Invitations
7th February 2017
Is It Ever Okay To Invite Your Ex To Your Wedding?
Spoiler Alert: it’s mostly a no from us.
IT’S A YES IF…
It was a really long time ago
If your ex was just someone you dated for a few months back in Sixth Form, but now consider strictly a friend, it’s generally okay to invite them. Hopefully, nobody is still holding on to a flame kindled by a few decades-old adolescent fumbling.
Your ex is coupled up and you’re all on good terms
If you know your ex is happily married and you and your future spouse are on good terms with both halves of the couple, you can certainly extend an invitation to them. (Always check with your partner first of course – what you consider ‘good terms’ on your end could be mere politeness on theirs.)
IT’S A MAYBE IF…
You have children together
If you have children from a past relationship, you may want to consider inviting the children’s mother or father as well, as a gesture of good faith. However, only do so if you think your ex is generally a good person, that they don’t still have romantic feelings for you, they’re in a good place in their life (see above) and that they won’t make a scene.
IT’S A NO IF…
They’re unstable or frightening
Break-ups happen for all sorts of reasons, and the way people react to them, sometimes even when years have gone by, varies wildly as well.
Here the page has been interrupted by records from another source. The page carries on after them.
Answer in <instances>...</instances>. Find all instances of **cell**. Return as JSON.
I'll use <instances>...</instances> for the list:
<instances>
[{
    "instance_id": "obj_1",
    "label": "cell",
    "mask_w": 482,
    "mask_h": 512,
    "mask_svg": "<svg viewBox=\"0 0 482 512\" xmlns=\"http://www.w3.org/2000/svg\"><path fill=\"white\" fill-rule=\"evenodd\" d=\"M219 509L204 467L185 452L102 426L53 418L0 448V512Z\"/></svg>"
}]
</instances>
If your ex has a history of being a few sandwiches short of a picnic, or the thought of what they might to at the wedding frightens you, err on the side of caution and don’t invite them.
They have a crazy partner or spouse
Your ex might be a perfectly pleasant and sane person, but if the person they’re currently seeing or are married to is not, you just have to strike them both off the list. It’s easier this way.
You’re not sure whether your feelings are completely gone
Emotions are complicated. Even though you may be fully in love with your wife or husband to be, you still may have complicated and unresolved feelings about your ex, or vice versa – and what worse day could there be for these feelings to reawaken then on your wedding? Don’t put yourself in harm’s way – strike them off the guest list.
Your partner doesn’t want them there
In all cases, your future husband or wife takes precedence over any of your exes’ hurt feelings. If they don’t want them there, don’t invite them.